The event was hosted by the Communications Workers of America Local 6143 labor union.

O’Rourke expressed his devotion to job creation and economic recovery from the pandemic.

“So many of them got sick, so many of them lost their lives in the process. We need to make sure they’re earning a living wage, that they have access to health care and that their kids can count on a world-class public-school education,” O’Rourke said.

The former congressman and presidential candidate is faced with the challenge of winning over conservative voters across the state, including many south Texas communities that have turned red in recent years.

He stressed a need to expand Medicaid that benefits rural communities and hospitals.

“Especially at a time where the federal government is paying 95 cents on the dollar for care. That’s how we attract doctors to rural, it’s how we keep rural hospitals open,” he said.

O’Rourke bashed Abbott’s handling of Texas’ failed power grid that left much of the state in the dark during the historic winter storm in February.

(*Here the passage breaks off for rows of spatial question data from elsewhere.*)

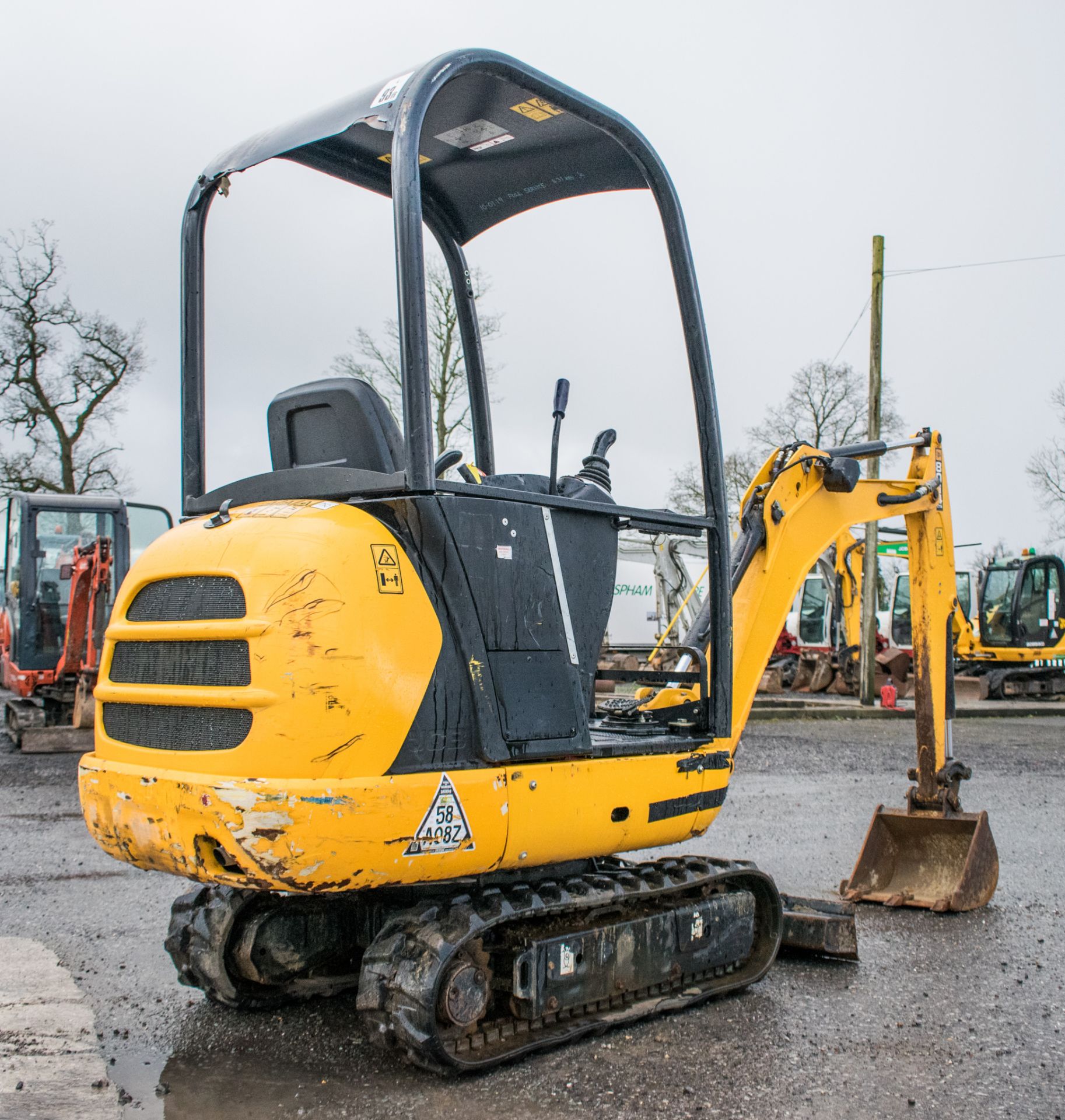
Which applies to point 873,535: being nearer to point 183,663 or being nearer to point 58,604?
point 58,604

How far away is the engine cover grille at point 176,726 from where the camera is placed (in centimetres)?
323

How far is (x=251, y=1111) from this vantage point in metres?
3.28

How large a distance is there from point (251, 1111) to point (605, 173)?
→ 3.43m

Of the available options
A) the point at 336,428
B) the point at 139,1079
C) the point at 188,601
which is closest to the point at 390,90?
the point at 336,428

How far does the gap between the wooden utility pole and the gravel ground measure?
11313mm

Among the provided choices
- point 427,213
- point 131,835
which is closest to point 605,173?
point 427,213

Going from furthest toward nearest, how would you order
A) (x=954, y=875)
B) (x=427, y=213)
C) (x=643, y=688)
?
1. (x=954, y=875)
2. (x=643, y=688)
3. (x=427, y=213)

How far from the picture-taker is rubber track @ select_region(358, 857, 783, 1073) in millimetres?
3326

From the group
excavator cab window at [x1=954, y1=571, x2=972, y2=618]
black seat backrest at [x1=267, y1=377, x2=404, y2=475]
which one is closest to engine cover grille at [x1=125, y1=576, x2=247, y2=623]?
black seat backrest at [x1=267, y1=377, x2=404, y2=475]

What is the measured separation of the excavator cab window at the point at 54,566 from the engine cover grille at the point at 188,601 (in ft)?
37.3

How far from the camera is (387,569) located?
10.7 ft

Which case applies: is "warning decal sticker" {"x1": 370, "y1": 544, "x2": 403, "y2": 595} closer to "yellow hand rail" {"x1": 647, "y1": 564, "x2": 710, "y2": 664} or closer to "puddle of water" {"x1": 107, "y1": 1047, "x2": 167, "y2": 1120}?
"yellow hand rail" {"x1": 647, "y1": 564, "x2": 710, "y2": 664}

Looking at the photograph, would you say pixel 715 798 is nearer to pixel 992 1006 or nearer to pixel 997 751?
pixel 992 1006

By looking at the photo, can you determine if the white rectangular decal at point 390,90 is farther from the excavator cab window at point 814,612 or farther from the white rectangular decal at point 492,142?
the excavator cab window at point 814,612
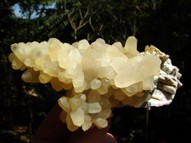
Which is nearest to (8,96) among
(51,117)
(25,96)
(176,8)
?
(25,96)

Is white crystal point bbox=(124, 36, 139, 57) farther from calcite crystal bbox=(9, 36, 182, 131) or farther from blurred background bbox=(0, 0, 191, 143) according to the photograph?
blurred background bbox=(0, 0, 191, 143)

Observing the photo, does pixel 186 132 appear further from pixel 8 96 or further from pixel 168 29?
pixel 8 96

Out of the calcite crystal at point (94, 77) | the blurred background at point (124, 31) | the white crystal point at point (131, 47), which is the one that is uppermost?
the white crystal point at point (131, 47)

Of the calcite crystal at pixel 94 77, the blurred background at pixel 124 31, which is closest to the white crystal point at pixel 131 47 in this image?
the calcite crystal at pixel 94 77

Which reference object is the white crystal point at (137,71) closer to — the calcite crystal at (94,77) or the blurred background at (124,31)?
the calcite crystal at (94,77)

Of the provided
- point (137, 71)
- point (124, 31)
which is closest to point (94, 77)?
point (137, 71)

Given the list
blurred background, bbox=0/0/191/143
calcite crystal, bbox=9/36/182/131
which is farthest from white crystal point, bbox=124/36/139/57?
blurred background, bbox=0/0/191/143
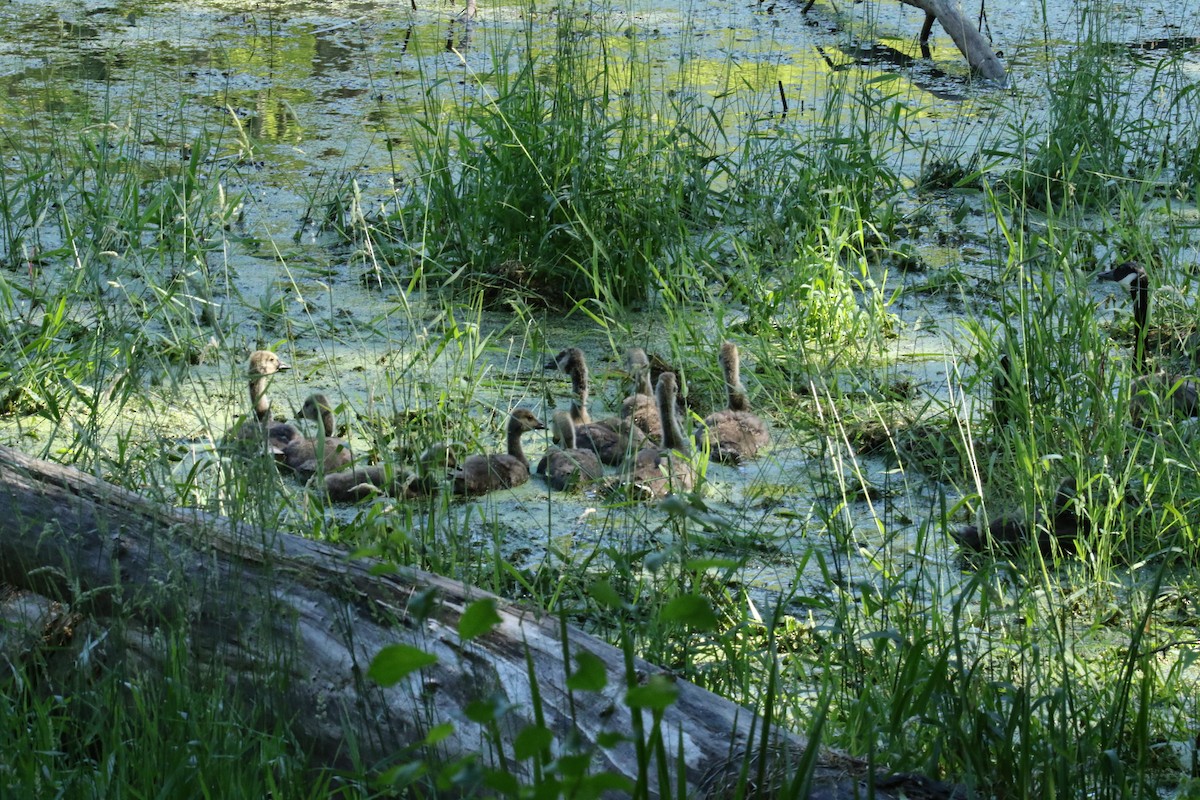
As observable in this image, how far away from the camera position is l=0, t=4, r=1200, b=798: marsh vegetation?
2.61 m

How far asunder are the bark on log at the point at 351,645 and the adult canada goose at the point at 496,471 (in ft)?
5.10

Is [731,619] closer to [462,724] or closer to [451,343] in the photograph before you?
[462,724]

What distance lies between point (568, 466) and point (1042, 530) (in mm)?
1591

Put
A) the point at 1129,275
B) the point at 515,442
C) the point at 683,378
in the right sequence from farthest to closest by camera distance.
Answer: the point at 1129,275 → the point at 683,378 → the point at 515,442

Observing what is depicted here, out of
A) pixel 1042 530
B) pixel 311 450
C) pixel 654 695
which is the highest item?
pixel 654 695

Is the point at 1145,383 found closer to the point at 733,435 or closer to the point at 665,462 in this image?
the point at 733,435

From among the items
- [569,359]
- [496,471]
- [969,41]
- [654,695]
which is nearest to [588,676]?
[654,695]

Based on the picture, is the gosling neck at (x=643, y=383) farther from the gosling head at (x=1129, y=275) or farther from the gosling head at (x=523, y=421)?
the gosling head at (x=1129, y=275)

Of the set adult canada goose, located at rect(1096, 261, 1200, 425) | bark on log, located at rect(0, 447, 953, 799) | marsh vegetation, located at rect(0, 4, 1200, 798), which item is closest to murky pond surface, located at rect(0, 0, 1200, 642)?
marsh vegetation, located at rect(0, 4, 1200, 798)

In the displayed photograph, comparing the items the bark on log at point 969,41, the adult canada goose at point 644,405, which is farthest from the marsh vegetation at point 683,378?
the bark on log at point 969,41

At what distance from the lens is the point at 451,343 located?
5.75m

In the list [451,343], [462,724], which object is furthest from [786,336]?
[462,724]

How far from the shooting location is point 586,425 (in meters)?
5.02

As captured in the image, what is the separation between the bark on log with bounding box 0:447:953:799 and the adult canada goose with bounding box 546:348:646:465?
6.61ft
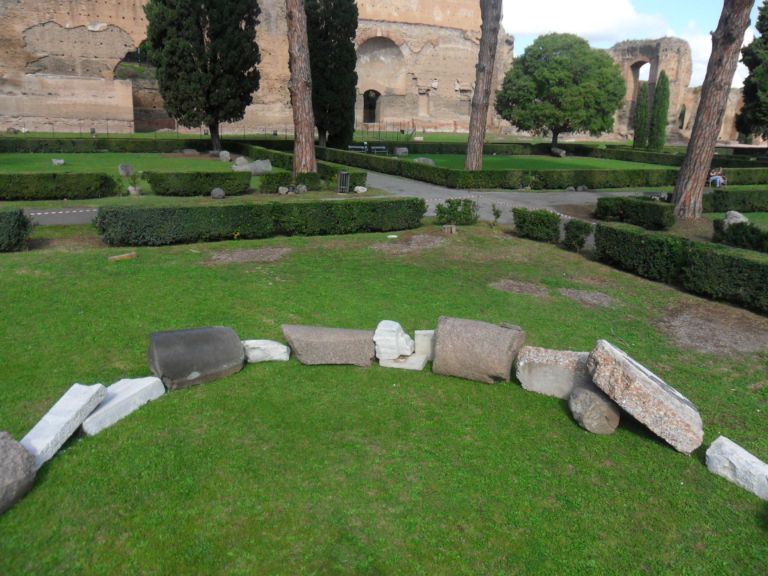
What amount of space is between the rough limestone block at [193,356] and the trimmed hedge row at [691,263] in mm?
6466

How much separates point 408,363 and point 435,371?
0.92 feet

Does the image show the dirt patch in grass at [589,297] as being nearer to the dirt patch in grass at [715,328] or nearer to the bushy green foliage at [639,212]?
the dirt patch in grass at [715,328]

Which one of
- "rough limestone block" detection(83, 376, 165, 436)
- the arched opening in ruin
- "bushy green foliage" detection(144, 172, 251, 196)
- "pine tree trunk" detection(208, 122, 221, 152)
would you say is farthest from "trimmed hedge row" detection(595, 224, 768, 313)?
the arched opening in ruin

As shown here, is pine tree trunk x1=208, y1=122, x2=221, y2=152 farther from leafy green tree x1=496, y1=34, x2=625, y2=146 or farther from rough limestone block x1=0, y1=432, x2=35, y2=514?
rough limestone block x1=0, y1=432, x2=35, y2=514

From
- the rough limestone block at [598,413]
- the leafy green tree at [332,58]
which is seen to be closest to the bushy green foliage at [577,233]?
the rough limestone block at [598,413]

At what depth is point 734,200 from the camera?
16984 millimetres

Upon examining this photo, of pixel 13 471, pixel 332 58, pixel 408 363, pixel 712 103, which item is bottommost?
pixel 408 363

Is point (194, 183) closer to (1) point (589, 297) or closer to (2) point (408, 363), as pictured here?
(1) point (589, 297)

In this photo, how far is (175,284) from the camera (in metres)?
8.05

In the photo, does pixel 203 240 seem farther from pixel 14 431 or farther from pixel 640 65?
pixel 640 65

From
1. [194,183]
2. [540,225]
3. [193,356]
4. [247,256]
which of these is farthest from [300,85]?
[193,356]

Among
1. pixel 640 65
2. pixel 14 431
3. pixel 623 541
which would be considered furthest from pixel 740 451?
pixel 640 65

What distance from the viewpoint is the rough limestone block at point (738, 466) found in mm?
4016

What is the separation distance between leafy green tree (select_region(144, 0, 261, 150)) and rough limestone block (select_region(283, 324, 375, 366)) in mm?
22178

He also criticized Abbott on the restrictive abortion laws that have forced many women to seek help out-of-state.

O’Rourke has been vocal about his opposition to permitless carry, which strips background check requirements and extensive firearms training.

“All of them will be carrying a gun in a state that has four of the deadliest mass shootings in American history, all of which took place just in the last five years. That’s extremist, that’s dangerous and the governor is turning his back on members of law enforcement here in San Antonio,” O’Rourke said.

In a 2019 presidential debate, O’Rourke said he would take away people’s guns which he referred to as weapons of war.

“Hell yes, we are going to take away your AR-15s, your AK-47s. We are not going to allow it to be used against a fellow American anymore," O'Rourke said during the debate. 

San Antonio Mayor Ron Nirenberg and Bexar County District Attorney Joe Gonzales attended the event, expressing their support for O’Rourke as he kicks off his gubernatorial race.